Dengan memaknai dan menafsir kata-kata seenaknya dan sesukanya sendiri, Soeharto cukup berhasil mengelabui dan membohongi rakyat Indonesia, hingga selama puluhan tahun itu ia telah menjadi idola yang dipuja-puja sebagai bapak pembangunan suatu istilah yang diciptakannya sendiri yang kemudian memutarbalikkan fakta-fakta sesungguhnya mengenai jutaan rakyat yang dikorbankan (secara kias maupun harfiah) akibat pembangunan yang dibanggakannya itu.
Tentu saja seorang pemimpin fasis tidak akan dapat bertahan dalam hitungan bulan ataupun tahun, jika saja tidak lihai dan licik dalam memanfaatkan permainan-permainan bahasa yang gencar disusupkan ke dalam benak rakyatnya.
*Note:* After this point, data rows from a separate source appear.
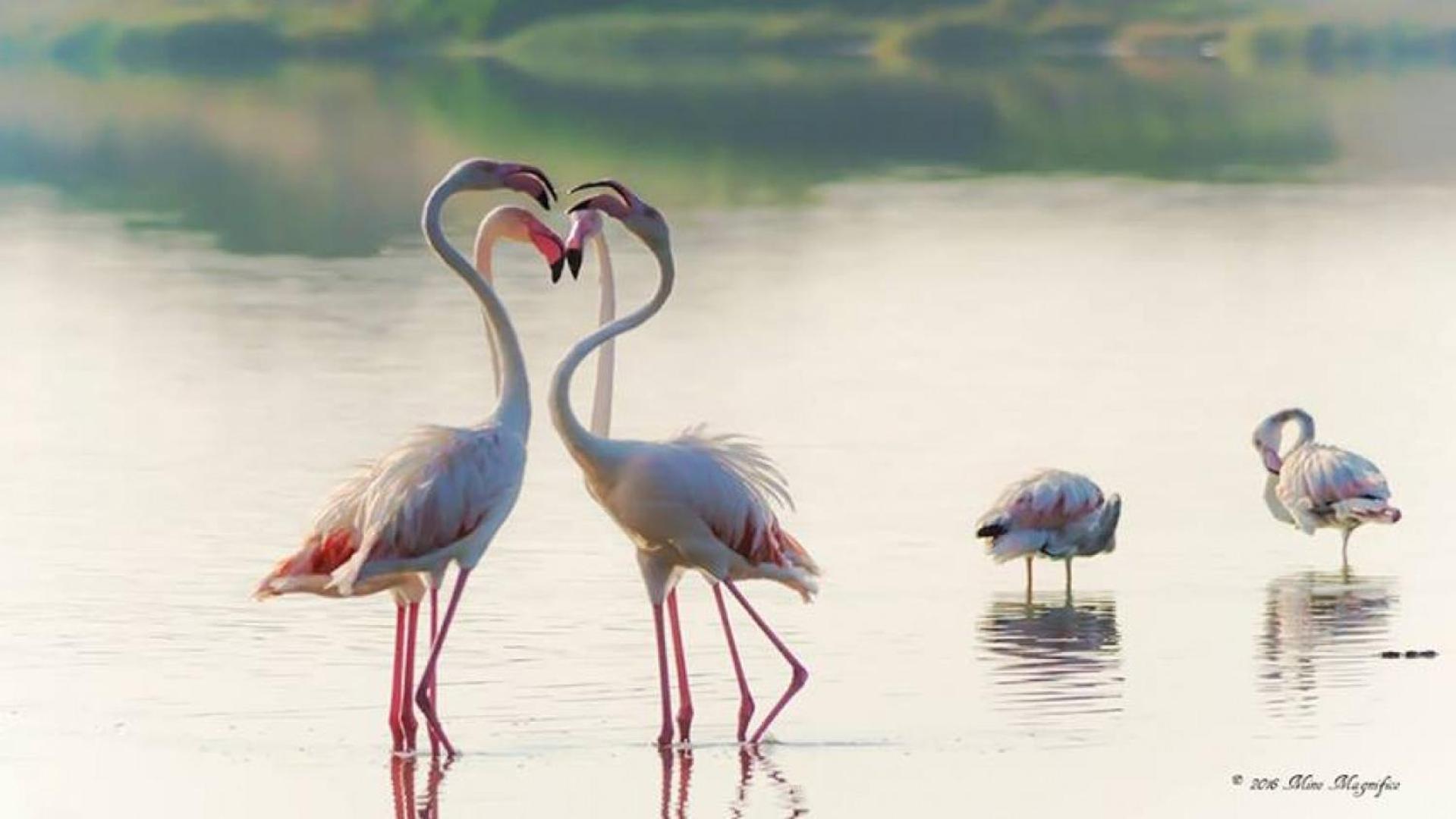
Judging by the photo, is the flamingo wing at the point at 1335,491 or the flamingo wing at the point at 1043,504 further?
the flamingo wing at the point at 1335,491

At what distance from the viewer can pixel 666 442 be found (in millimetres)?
10008

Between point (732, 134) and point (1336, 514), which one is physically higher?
point (732, 134)

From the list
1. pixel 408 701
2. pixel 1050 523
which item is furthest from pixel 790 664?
pixel 1050 523

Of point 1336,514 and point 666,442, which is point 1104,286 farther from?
point 666,442

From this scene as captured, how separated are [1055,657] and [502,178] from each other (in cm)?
251

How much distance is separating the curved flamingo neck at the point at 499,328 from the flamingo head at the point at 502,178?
4cm

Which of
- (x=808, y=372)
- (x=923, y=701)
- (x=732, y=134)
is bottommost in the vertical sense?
(x=923, y=701)

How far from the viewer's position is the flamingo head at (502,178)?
9797 millimetres

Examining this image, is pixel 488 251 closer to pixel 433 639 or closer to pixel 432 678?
pixel 433 639

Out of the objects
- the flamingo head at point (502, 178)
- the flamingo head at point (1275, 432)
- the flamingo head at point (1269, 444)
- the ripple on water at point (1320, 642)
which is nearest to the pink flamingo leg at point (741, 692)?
the flamingo head at point (502, 178)

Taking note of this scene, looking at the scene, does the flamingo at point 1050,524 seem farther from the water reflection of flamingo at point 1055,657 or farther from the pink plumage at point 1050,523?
the water reflection of flamingo at point 1055,657

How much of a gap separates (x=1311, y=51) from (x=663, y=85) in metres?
19.8

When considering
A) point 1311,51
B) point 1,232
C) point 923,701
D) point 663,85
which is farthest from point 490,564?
point 1311,51

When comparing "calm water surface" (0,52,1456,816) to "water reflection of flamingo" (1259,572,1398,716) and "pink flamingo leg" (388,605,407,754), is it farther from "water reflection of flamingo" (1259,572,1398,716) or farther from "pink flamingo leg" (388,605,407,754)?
"pink flamingo leg" (388,605,407,754)
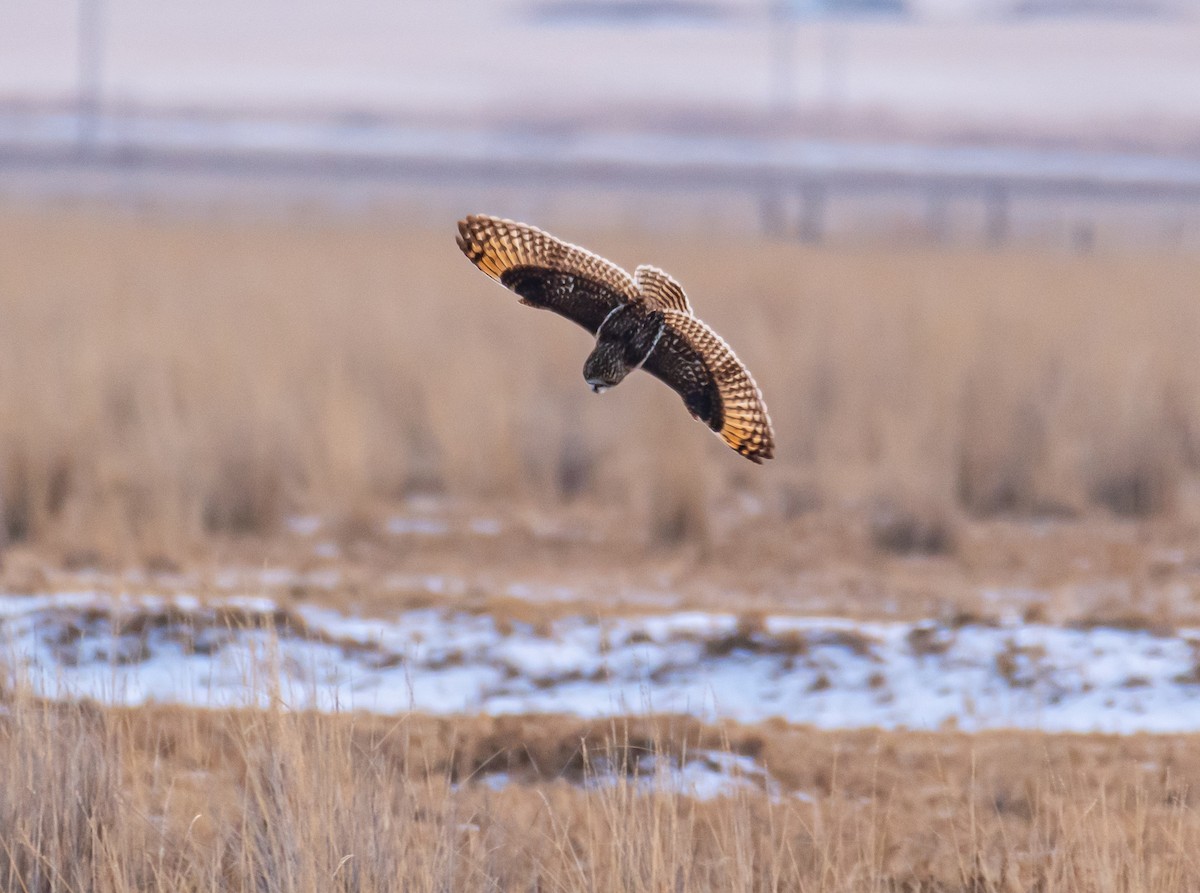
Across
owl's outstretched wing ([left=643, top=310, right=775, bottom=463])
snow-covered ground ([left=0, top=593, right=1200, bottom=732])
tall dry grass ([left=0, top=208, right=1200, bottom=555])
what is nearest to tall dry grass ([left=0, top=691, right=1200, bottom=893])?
snow-covered ground ([left=0, top=593, right=1200, bottom=732])

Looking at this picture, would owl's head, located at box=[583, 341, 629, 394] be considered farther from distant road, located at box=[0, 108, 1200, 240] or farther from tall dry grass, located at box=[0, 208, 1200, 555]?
distant road, located at box=[0, 108, 1200, 240]

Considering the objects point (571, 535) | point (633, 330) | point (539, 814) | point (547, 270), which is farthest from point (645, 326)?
point (571, 535)

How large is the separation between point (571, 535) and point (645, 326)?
6267mm

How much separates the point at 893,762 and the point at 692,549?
3708 mm

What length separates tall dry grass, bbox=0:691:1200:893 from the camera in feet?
11.0

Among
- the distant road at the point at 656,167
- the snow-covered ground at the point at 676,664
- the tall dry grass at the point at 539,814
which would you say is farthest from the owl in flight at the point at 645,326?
the distant road at the point at 656,167

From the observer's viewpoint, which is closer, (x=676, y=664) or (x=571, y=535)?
(x=676, y=664)

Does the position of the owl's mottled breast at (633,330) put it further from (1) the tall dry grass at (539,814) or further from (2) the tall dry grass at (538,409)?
(2) the tall dry grass at (538,409)

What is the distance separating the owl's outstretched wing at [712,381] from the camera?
7.88 feet

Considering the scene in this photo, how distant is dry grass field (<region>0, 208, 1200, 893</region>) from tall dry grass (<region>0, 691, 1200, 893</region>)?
0.02 metres

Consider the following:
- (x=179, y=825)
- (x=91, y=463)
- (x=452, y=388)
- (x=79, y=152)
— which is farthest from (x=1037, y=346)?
(x=79, y=152)

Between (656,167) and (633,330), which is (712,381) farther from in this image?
(656,167)

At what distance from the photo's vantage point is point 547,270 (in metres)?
2.54

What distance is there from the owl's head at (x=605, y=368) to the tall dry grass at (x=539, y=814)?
111 centimetres
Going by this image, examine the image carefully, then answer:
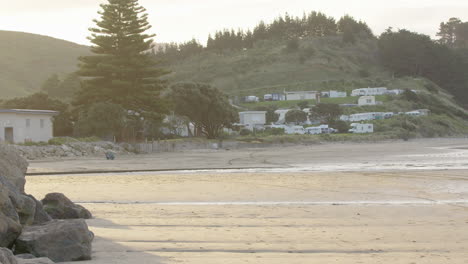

Perkataan konstitusional yang sering digembar-gemborkan Soeharto bersama kroni-kroninya telah dimanipulasi bahkan dipraktekkan sebagai kebalikannya. Segala trik-trik dan strategi yang dilancarkan untuk kepentingan menggulingkan Presiden Soekarno, tidak lain merupakan kudeta merangkak yang telah mendirikan bulu-roma kita.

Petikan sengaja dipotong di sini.